In our 15 June 2021 article, “ALZHEIMER’S DRUG? FORGET ABOUT IT,” Trends Journal reported on the dissent voiced over the FDA’s approval of Biogen’s new Alzheimer’s drug, the first new Alzheimer’s drug in almost 20 years, aducanumab, to be sold as Aduhelm.
The dissent focused on the lack of clinical evidence of the drug’s benefit. Critics of the FDA decision on 7 June to approve the drug say that the agency bypassed the scientific standards it would normally impose on drug makers, and that the result may be billions in government expenditures for a drug that doesn’t work.
The objections were raised mostly by the agency’s statisticians, but three members of the FDA’s Peripheral and Central Nervous System Advisory Committee went beyond dissent, tendering their resignations in protest of the agency’s approval of the drug.
Now a 23 June article in The Wall Street Journal announces that the actual internal memos documenting that dissent have been made public.

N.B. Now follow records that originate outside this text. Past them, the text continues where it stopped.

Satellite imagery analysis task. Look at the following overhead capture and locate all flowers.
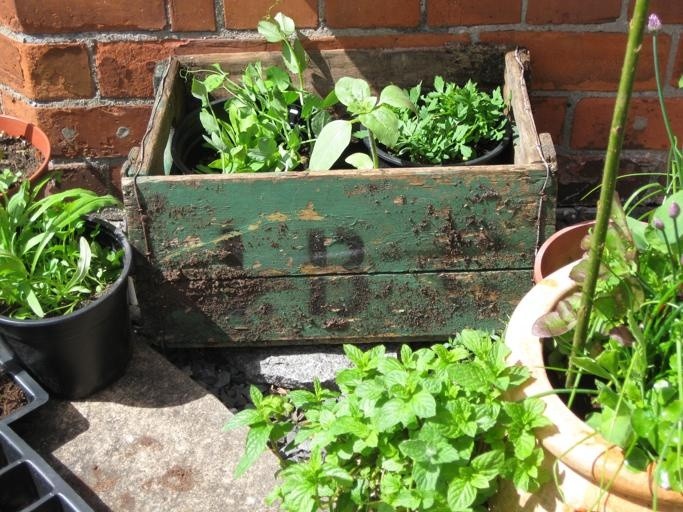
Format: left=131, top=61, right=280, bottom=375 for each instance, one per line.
left=569, top=13, right=683, bottom=484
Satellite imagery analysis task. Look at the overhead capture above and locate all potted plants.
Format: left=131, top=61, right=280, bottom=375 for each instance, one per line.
left=0, top=202, right=133, bottom=407
left=360, top=85, right=514, bottom=172
left=165, top=91, right=342, bottom=174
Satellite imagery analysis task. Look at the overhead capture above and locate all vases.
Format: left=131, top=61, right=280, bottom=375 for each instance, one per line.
left=0, top=115, right=54, bottom=192
left=532, top=213, right=650, bottom=288
left=487, top=257, right=682, bottom=512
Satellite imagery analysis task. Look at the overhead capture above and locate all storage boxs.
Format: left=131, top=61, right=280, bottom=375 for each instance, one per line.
left=123, top=40, right=564, bottom=348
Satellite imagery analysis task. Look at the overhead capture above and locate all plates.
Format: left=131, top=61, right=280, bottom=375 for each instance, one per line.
left=0, top=339, right=51, bottom=425
left=0, top=425, right=97, bottom=511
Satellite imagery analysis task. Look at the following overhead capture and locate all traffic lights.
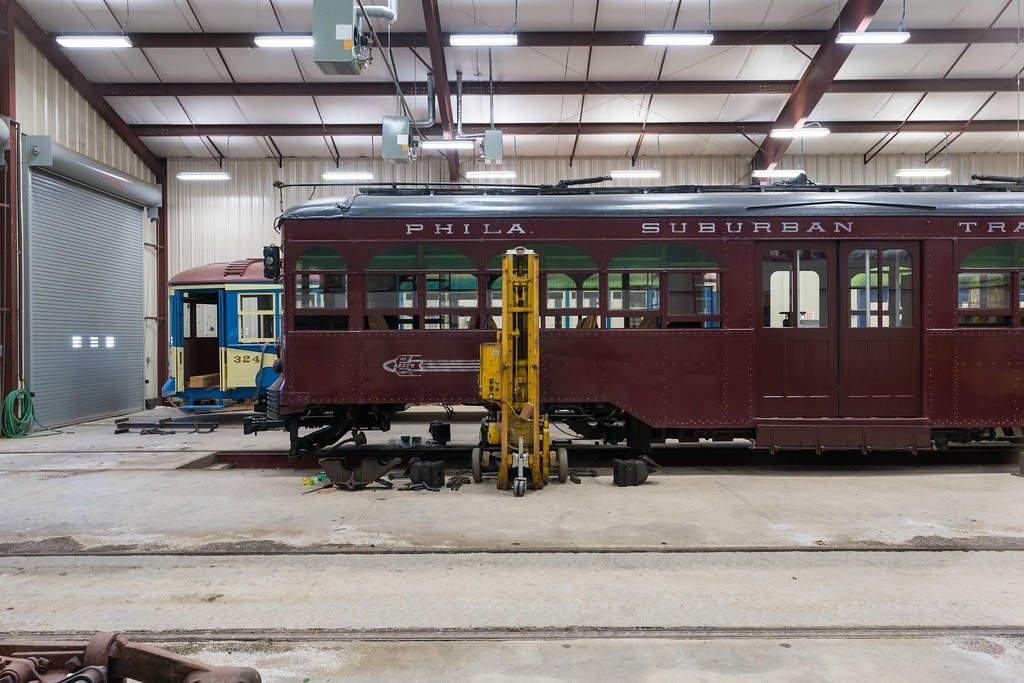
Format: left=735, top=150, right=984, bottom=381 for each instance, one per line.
left=264, top=247, right=280, bottom=280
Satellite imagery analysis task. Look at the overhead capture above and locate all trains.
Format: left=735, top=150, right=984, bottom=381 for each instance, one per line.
left=162, top=258, right=404, bottom=416
left=262, top=169, right=1024, bottom=454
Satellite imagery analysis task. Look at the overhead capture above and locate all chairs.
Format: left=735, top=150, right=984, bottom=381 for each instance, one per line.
left=367, top=314, right=660, bottom=330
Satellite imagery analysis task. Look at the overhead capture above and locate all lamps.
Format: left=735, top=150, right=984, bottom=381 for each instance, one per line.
left=57, top=0, right=953, bottom=182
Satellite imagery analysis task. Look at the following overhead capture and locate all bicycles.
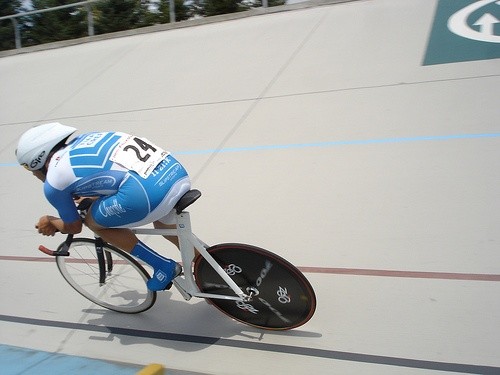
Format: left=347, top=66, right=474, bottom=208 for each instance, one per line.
left=38, top=188, right=317, bottom=331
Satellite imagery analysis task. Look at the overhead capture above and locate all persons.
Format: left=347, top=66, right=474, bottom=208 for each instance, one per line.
left=14, top=122, right=205, bottom=292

And they show that the FDA’s decision to ignore what would have been a lack of conclusive clinical evidence as to the drug’s value, as well as to ignore the many voices raised against approval, was influenced by the desperation of Alzheimer’s patients for treatments.
The approval seems to have taken advantage of a sort of loophole in the approval process called “accelerated approval,” described by the WSJ as a type of regulatory clearance that permits a drug to be marketed if it fills an unmet need for a serious disease even when its actual clinical benefit is uncertain.
TRENDPOST: Alzheimer’s patients and their families now have the opportunity to pay dearly for hopes that may prove to be false. Aduhelm will cost some $56,000 a year and the WSJ says analysts project Biogen could eventually surpass $5 billion in yearly sales, while some economists say the multiples will be much higher.